Smarter than the headline maker - classical music = instrumental music. Yeah, right.


----------



## janxharris (May 24, 2010)

Opera?
...................


----------



## Captainnumber36 (Jan 19, 2017)

Thought I will say, vocal in Classical might as well be seen as instrumental b/c you don't really have to know the meaning of the words to appreciate the composition, and when the voice is used as an instrument with high precision, it transcends mere vocalizations.


----------



## Captainnumber36 (Jan 19, 2017)

But, what about Ella Fitzgerald and the like?


----------



## Captainnumber36 (Jan 19, 2017)

The article also doesn't really state what type of intelligence either.


----------



## mbhaub (Dec 2, 2016)

I think the point is this: in pop music the words, the poetry, are the most important element; the music is just the window dressing.
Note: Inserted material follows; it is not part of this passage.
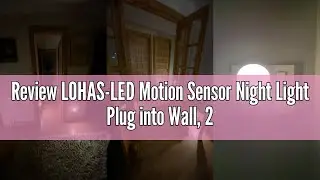 Review LOHAS-LED Motion Sensor Night Light Plug into Wall, 2 Pack, Motion Sensor Lights Indoor, Warm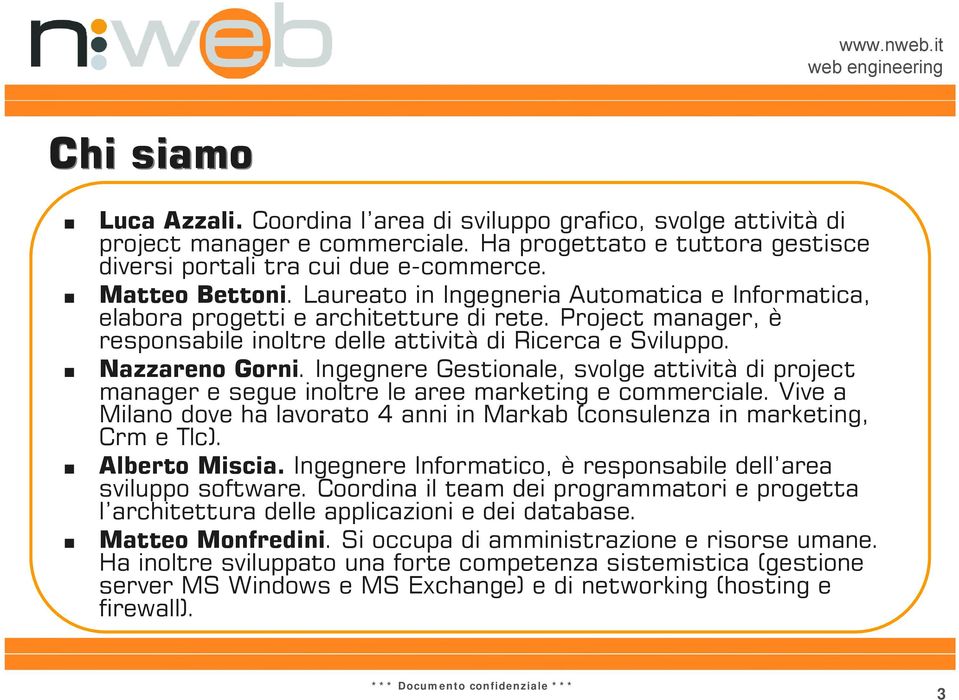 Ingegnere Gestionale, svolge attività di project manager e segue inoltre le aree marketing e commerciale. Vive a Milano dove ha lavorato 4 anni in Markab (consulenza in marketing, Crm e Tlc).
If you made an instrumental-only version of "Eleanor Rigby" and played it to someone who didn't know it, they wouldn't have the vaguest idea was the meaning behind the song is. It's just a nice tune. But like Mahler said, music can express things where words fail - the last movement of the Third Symphony is deeply moving and without words conveys its meaning quite effectively.
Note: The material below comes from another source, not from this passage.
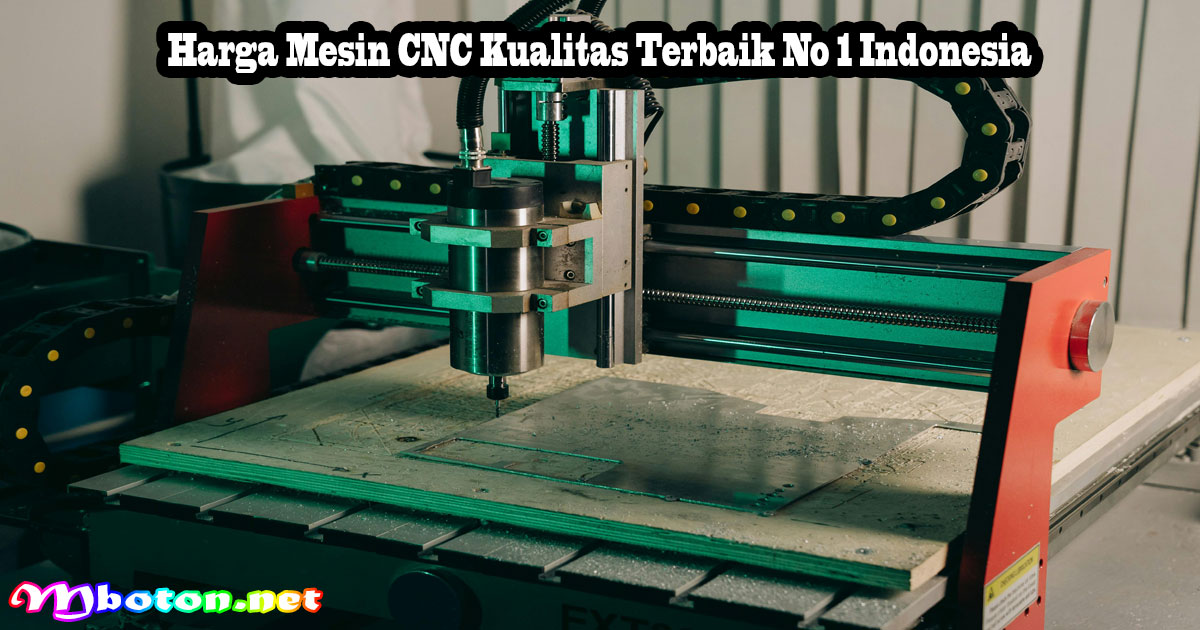 Harga Mesin CNC Kualitas Terbaik No 1 Indonesia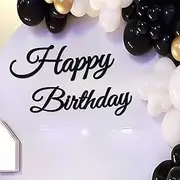 MASTRON Happy Birthday Sign for Backdrop - Black 'Happy Birthday' Party Banner Stickers for Balloon Arch Wall Decor Photo Backgrounds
Still, these silly studies come up all the time, like the now discredited Mozart Effect.


----------



## Captainnumber36 (Jan 19, 2017)

mbhaub said:


> I think the point is this: in pop music the words, the poetry, are the most important element; the music is just the window dressing. If you made an instrumental-only version of "Eleanor Rigby" and played it to someone who didn't know it, they wouldn't have the vaguest idea was the meaning behind the song is. It's just a nice tune. But like Mahler said, music can express things where words fail - the last movement of the Third Symphony is deeply moving and without words conveys its meaning quite effectively.
> 
> Still, these silly studies come up all the time, like the now discredited Mozart Effect.
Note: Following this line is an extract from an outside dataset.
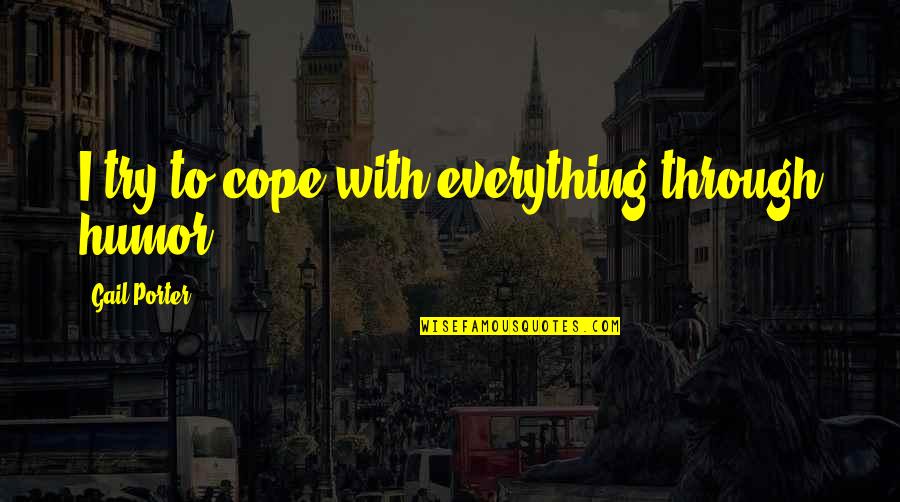 Nike Shirts Quotes By Gail Porter: I try to cope with everything through humor.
And let's just add that "pop poetry" isn't very high flown for the most part. I'm not counting Paul Simon, Bob Dylan and lyricists on that level in this. But their music isn't nearly as compelling, as you said, it takes a backseat to the poetry.


----------



## Captainnumber36 (Jan 19, 2017)

But I will say, the way most posters on this site conduct themselves along with their abilities to form positions on various topics is fantastic and to a high degree of excellence I firmly believe.


----------



## paulbest (Apr 18, 2019)

mbhaub said:


> To make you feel good: https://nypost.com/2019/05/22/smarter-people-listen-to-instrumental-music-study/


No news there. 
CM fans possess a more developed consciousness, awareness.
However if we take a cd player to the Amazonian Indians and play a CM cd, who knows they may smile with joy at the new sounds....now surely they can not compete with high tech workers in Silicon Valley who may not even havea CM cd in their home.

What I should have said, , CM fans (including Amazonian Indians) *more distinct level of consciousness* vs a herd mentality, which can not hear the beauty in CM. 
There are 2 levels of intelligence. One has a living soul, the other is manipulated by a material world.

CM fans, have a higher soul= intelligence, same thing.


----------



## paulbest (Apr 18, 2019)

No, I just read pieces of the article,,,no no,, my thoughts above , are in reference only for CM fans, no other musical genre


----------



## Euler (Dec 3, 2017)

One day last summer I drove to the garden centre with Kreisleriana blasting from the stereo. Absorbed in the music, I swung into the car park in fourth gear, mounted the verge and knocked down a stone cherub. Burning with embarrassment I made a swift u-turn and sped off again. When my better half asked why I'd returned empty-handed, I said they'd run out of plants.
So not _too_ smart.


----------